Mais alors, monsieur le philosophe, pourquoi ne renoncez-vous pas au football ? Y a-t-il une indécence supplémentaire à attendre les huitièmes de finale de Coupe d’Europe au moment où, justement, l’Europe prend les armes ? Malheureusement, désolé, les philosophes n’ont pas de réponse à ce genre de dilemmes. Mais une (re)lecture, peut-être, pour mieux en saisir toute la profondeur. Celle de Clément Rosset, penseur niçois mort en 2018 et dont la prose légère enfonce le clou dans l’œil à chaque moment d’égarement. Son concept de « double » peut nous aider à penser l’urgence que nous avons en ce moment à vouloir à tout prix arracher les autocollants et annuler l’existence d’un continent tout entier. Le prix du football, ce n’est plus l’argent public dilapidé, les conflits d’intérêt, l’argent-roi. Ça, c’était le bon temps. Il suffisait de se tenir éloigné du bon endroit au bon moment pour s’épargner les maux de tête.
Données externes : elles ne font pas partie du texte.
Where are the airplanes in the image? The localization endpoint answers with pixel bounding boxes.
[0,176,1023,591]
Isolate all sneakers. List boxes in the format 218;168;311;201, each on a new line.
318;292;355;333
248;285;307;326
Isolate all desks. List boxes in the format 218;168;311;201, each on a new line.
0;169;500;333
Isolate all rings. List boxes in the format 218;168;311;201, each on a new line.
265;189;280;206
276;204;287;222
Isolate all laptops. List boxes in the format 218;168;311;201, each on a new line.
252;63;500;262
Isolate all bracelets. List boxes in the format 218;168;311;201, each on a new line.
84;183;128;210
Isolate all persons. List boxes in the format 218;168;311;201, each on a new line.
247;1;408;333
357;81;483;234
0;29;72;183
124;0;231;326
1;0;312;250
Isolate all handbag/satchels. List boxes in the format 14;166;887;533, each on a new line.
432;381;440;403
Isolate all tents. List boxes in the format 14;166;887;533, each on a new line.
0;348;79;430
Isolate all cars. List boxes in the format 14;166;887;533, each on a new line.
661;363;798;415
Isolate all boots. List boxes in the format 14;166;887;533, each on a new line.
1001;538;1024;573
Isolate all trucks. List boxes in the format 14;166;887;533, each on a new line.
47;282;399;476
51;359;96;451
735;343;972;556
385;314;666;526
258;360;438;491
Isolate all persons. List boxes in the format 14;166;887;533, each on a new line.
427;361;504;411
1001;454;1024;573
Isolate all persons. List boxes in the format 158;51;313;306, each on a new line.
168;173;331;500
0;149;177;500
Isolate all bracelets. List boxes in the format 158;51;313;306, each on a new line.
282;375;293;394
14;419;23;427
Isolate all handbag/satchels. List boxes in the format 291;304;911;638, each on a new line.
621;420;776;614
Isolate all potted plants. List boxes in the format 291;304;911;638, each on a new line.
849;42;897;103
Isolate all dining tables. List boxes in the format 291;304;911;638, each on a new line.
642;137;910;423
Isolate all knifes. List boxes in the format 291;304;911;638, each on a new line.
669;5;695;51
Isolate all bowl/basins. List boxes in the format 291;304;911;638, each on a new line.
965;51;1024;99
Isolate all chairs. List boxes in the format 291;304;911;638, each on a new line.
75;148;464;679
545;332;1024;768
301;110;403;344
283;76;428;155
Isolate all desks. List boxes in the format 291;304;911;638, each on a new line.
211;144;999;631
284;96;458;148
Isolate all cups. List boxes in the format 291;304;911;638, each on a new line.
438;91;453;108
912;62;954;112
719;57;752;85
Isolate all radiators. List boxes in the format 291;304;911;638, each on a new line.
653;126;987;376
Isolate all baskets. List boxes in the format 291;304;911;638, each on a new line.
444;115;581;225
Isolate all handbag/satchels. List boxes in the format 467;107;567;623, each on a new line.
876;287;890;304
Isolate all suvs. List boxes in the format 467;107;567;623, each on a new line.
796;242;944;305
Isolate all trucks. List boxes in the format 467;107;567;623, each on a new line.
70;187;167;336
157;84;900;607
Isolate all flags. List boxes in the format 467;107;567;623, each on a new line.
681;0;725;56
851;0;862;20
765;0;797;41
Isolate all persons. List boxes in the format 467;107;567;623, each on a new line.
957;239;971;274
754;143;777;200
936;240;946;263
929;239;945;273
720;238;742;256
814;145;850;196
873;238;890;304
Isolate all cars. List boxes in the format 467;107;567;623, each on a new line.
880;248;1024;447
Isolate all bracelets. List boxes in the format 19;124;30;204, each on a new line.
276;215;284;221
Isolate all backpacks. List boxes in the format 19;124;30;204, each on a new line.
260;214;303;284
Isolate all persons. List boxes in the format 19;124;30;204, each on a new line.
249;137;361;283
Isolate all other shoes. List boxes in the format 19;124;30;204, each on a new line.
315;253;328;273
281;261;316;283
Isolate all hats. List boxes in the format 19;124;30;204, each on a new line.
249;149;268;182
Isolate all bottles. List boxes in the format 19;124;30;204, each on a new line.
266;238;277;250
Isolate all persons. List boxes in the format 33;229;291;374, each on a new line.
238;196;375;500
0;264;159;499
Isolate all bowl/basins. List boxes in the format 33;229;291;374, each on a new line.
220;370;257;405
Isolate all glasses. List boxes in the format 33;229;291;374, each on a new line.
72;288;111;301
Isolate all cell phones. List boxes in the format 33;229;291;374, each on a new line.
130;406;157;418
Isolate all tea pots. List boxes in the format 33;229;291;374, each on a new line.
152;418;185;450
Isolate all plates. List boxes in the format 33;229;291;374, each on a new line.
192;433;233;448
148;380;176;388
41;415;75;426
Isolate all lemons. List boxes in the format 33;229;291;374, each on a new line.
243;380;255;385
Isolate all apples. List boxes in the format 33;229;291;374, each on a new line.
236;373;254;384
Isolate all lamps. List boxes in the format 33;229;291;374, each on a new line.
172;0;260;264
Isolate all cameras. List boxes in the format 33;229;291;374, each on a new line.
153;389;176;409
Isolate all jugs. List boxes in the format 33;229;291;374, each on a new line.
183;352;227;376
Non, le prix du football désormais, c’est autre chose : publicités Gazprom retirées, bannissement d’Abramovitch, exclusion des Russes du Mondial 2022, de la Ligue Europa, d’un célèbre jeu vidéo. Il s’agit maintenant, pour les chefs du sport, d’éradiquer une à une les dernières traces du réel dans l’illusion. « Je ne refuse pas de voir, et ne nie en rien le réel qui m’est montré. Mais ma complaisance s’arrête là. J’ai vu, j’ai admis, mais qu’on ne m’en demande pas davantage », écrit notre regretté sage dans Le Réel et son double. Mais que faire alors quand le réel nous « crève les yeux » — comme le dit si bien le français — et l’emporte sur son double de papier ? Que faire quand il est devenu à ce point encombrant qu’il s’invite à tout propos dans nos histoires ? Quel remède existe-t-il à la croyance quand il est devenu inutile de fermer les yeux ? Une seule solution. Celle d’Œdipe. C’est poétique, mais, on vous aura prévenu, c’est aussi très douloureux.